Connection details are stored in the subflow, and only the SQL query is exposed to the user.
Subflow natively displays results in logs for easy debugging.
Outputs of the subflow can be used in the parent flow by using outputs.query_data.rows in the show_result task.

Note: wait: true will wait for the subflow to finish before continuing the flow execution. transmitFailed: true will transmit the failed status of the subflow to the parent flow.

Parent flow logs will display tasks from subflow directly: Subflow execution from parent flow

Subflows vs Terraform templating

Subflows hide unnecessary details to their users, abstracting connection details, logging and such for a given set of tasks.
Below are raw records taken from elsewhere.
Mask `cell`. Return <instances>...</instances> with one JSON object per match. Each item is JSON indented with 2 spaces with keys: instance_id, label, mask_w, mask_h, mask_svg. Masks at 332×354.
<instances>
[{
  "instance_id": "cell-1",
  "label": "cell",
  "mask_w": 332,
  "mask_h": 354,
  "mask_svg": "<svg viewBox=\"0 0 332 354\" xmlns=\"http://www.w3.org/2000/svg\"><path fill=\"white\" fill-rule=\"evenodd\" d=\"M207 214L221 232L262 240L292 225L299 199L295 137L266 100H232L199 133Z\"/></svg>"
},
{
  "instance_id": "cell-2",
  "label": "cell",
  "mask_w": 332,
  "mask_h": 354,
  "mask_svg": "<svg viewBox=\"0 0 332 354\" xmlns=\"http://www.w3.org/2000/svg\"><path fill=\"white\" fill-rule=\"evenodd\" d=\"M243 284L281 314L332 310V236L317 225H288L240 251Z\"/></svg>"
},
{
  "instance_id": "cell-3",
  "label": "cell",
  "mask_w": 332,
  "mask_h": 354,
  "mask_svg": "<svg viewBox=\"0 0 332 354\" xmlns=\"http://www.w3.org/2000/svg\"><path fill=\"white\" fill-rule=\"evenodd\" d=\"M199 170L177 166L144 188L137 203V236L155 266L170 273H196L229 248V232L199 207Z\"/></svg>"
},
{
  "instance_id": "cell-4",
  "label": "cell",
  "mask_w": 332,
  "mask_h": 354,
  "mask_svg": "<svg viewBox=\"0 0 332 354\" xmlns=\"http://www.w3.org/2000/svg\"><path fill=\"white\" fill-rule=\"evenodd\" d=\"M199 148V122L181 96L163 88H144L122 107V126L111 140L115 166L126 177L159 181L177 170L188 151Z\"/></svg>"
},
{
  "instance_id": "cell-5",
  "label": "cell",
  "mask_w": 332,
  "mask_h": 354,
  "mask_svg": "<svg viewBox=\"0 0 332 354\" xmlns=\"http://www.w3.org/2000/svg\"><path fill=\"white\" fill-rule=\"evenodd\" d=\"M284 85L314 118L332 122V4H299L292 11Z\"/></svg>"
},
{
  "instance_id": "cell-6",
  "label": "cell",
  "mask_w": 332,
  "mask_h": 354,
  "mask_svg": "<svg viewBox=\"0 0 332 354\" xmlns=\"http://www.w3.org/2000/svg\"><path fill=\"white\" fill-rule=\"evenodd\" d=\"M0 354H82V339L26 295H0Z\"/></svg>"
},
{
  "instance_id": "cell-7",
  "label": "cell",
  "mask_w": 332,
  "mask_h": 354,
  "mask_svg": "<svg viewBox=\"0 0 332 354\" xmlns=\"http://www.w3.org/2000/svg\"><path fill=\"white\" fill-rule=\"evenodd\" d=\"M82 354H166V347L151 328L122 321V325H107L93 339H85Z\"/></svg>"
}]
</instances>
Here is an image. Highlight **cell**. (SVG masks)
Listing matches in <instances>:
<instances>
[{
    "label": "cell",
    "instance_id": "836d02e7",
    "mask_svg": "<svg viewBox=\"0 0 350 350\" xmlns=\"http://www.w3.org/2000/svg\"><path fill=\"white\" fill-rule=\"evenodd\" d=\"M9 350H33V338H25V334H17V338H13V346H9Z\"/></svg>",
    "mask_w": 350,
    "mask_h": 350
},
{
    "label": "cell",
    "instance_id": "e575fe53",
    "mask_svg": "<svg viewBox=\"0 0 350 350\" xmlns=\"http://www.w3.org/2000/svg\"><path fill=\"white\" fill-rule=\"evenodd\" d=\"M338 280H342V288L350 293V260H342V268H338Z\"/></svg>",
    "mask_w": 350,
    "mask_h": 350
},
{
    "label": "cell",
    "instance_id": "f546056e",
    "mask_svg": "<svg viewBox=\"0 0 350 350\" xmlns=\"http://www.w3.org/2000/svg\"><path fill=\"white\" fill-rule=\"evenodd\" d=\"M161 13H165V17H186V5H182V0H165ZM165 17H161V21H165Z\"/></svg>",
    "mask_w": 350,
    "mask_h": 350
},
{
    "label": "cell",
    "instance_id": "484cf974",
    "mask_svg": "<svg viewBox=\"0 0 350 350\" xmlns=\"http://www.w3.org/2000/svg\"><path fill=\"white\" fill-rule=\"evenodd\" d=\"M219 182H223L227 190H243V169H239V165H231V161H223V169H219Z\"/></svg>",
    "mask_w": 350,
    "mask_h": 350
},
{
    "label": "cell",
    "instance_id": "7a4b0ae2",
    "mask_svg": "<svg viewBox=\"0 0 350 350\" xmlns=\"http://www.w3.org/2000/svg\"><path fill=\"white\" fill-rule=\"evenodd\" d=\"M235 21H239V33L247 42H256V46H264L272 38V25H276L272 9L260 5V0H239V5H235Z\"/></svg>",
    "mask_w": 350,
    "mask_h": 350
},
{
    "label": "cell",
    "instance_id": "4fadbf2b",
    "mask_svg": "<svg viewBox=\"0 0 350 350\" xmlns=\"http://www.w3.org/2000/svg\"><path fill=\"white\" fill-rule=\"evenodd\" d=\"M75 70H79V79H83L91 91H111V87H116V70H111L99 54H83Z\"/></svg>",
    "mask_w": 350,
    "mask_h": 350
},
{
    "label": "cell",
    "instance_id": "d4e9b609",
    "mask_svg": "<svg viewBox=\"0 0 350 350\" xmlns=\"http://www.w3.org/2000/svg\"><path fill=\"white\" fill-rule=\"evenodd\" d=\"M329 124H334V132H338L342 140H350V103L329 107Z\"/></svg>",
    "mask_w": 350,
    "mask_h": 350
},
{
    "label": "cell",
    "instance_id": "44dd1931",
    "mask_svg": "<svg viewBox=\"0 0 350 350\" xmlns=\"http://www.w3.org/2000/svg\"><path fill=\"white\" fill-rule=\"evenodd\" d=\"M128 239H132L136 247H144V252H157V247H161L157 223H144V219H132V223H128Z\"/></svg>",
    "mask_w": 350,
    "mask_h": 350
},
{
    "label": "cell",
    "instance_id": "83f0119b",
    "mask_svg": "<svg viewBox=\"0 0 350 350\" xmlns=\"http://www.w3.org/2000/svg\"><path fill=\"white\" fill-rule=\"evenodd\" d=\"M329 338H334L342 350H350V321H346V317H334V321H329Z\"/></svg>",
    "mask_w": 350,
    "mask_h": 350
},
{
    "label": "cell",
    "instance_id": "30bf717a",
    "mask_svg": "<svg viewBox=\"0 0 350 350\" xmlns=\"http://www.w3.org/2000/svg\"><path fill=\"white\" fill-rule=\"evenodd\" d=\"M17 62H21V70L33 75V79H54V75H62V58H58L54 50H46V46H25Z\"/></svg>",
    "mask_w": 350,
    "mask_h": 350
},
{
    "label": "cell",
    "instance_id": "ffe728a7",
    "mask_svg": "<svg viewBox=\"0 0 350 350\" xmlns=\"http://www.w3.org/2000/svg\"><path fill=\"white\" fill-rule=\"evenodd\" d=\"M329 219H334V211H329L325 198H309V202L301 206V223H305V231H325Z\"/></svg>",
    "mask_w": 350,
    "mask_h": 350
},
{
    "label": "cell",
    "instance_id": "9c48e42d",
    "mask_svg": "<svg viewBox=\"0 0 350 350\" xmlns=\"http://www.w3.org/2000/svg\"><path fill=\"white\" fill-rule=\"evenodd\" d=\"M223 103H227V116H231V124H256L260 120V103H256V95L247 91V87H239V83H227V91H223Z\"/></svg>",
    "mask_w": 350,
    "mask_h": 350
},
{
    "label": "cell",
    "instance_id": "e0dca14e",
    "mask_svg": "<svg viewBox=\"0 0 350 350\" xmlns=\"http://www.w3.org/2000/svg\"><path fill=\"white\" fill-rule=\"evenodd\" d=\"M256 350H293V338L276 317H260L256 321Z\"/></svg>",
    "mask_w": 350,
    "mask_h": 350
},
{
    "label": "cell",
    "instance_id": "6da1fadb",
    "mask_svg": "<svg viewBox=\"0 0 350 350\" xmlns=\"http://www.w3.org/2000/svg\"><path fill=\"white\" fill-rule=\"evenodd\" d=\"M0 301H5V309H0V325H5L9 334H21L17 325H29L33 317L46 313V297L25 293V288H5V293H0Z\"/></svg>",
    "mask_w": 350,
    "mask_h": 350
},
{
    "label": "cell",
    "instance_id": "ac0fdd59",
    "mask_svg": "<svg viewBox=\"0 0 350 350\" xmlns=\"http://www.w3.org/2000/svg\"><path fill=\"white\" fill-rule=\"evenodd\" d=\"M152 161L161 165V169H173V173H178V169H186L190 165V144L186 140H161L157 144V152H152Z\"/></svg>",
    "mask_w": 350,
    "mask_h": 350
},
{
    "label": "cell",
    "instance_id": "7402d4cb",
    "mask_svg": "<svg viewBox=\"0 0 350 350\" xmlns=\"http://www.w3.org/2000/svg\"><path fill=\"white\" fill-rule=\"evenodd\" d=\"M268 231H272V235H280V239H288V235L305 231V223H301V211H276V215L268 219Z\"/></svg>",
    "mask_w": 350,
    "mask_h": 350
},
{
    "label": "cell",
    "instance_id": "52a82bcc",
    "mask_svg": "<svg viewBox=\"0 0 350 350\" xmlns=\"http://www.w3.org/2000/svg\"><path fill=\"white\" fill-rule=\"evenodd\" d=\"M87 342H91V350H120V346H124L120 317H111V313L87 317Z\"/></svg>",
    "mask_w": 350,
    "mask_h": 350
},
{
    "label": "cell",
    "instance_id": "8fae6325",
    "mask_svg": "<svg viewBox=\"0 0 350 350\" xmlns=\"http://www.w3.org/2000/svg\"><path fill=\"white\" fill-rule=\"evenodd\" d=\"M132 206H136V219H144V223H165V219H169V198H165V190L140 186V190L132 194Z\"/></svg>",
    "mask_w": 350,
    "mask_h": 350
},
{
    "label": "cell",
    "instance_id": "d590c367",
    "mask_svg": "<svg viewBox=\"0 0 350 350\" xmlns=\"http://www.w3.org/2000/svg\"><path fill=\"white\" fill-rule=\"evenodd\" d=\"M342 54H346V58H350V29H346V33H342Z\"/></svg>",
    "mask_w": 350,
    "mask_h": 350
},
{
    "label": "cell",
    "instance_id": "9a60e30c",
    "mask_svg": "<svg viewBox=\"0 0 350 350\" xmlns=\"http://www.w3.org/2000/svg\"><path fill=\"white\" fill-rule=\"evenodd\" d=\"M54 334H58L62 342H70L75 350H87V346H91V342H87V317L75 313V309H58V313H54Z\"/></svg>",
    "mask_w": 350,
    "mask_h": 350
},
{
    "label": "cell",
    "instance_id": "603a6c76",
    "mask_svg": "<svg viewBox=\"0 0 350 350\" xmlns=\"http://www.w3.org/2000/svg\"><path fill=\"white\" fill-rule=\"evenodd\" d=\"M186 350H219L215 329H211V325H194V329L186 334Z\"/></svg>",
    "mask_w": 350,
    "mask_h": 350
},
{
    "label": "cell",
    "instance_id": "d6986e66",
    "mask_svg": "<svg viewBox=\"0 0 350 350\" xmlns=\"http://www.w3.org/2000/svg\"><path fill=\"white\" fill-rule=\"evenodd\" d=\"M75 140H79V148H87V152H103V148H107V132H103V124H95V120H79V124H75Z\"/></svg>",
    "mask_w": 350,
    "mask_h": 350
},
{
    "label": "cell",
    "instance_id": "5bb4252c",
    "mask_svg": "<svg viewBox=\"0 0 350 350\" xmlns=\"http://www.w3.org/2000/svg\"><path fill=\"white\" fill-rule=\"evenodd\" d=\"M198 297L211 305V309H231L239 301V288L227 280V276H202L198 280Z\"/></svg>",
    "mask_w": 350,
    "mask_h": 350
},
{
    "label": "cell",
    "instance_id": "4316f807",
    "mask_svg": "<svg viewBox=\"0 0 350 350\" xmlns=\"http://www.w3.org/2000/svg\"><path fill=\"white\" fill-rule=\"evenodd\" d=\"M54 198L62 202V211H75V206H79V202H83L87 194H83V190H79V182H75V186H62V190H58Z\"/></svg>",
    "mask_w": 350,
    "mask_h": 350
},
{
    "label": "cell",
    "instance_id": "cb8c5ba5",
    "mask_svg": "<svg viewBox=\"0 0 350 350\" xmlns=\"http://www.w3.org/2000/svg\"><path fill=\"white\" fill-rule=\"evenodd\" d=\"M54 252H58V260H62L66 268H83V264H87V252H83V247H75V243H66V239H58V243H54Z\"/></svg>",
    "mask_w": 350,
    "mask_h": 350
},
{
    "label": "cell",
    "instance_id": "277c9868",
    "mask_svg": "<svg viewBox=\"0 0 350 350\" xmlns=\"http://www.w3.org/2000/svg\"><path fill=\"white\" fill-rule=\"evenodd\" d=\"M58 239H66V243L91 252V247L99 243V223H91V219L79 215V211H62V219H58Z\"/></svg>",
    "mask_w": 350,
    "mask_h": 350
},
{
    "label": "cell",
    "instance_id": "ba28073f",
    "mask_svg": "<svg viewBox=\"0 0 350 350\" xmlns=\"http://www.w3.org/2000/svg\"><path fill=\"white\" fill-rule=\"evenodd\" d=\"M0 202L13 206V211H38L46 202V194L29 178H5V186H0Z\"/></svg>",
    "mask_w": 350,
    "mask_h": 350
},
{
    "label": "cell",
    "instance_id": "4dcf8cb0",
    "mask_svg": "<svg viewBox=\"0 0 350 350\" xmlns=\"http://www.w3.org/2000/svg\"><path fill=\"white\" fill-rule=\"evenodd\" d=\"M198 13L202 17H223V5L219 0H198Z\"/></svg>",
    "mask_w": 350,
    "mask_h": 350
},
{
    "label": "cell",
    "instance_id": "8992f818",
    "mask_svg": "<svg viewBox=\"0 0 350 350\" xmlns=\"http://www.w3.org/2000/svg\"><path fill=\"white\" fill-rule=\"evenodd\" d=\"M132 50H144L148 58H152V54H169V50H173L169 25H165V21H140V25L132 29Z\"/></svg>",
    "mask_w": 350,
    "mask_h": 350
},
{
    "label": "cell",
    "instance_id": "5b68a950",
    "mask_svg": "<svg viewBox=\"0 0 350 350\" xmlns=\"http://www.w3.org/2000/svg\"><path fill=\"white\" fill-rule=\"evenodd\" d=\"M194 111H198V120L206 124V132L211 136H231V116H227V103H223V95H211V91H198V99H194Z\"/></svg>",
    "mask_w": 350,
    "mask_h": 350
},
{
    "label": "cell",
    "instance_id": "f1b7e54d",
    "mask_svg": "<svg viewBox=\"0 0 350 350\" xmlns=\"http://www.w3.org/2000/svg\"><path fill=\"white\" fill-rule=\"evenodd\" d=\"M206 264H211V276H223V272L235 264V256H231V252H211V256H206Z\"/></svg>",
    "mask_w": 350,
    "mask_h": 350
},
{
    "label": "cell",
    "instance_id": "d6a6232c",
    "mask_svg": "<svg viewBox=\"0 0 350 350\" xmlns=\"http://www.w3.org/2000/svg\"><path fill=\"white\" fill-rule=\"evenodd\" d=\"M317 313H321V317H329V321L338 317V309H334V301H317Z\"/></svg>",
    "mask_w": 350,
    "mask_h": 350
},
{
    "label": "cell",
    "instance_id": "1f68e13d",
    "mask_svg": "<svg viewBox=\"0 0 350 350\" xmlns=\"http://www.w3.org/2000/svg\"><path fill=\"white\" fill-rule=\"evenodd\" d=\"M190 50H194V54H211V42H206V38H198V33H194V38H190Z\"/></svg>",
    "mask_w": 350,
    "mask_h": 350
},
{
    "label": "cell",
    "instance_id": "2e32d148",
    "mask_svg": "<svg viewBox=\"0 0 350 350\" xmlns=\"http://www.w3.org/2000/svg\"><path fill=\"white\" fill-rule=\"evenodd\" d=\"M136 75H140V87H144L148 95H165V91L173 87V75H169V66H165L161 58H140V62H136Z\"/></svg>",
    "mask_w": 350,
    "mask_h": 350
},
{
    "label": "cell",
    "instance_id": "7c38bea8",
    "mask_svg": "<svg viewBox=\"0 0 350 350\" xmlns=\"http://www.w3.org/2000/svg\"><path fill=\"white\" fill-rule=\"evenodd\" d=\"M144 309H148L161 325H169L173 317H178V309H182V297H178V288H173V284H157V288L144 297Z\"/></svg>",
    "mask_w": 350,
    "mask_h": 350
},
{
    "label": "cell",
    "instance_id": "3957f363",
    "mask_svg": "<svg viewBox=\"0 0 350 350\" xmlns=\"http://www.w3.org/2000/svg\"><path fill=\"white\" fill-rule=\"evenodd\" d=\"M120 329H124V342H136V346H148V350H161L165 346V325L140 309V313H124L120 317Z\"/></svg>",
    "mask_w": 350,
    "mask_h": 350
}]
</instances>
Terraform modules allow you to define complex flows in a modular way. Also it supports passing outputs from one Terraform resource to another across systems (Airbyte terraform resource output to Kestra module input variable) and strongly validate inputs which is not possible with subflows.

Conclusion

Terraform templating is a powerful way to define flows in a modular way, and to expose only the variables that are meant to be changed.

It is a great way to make your codebase more maintainable and to facilitate onboarding for users unfamiliar with Kestra syntax.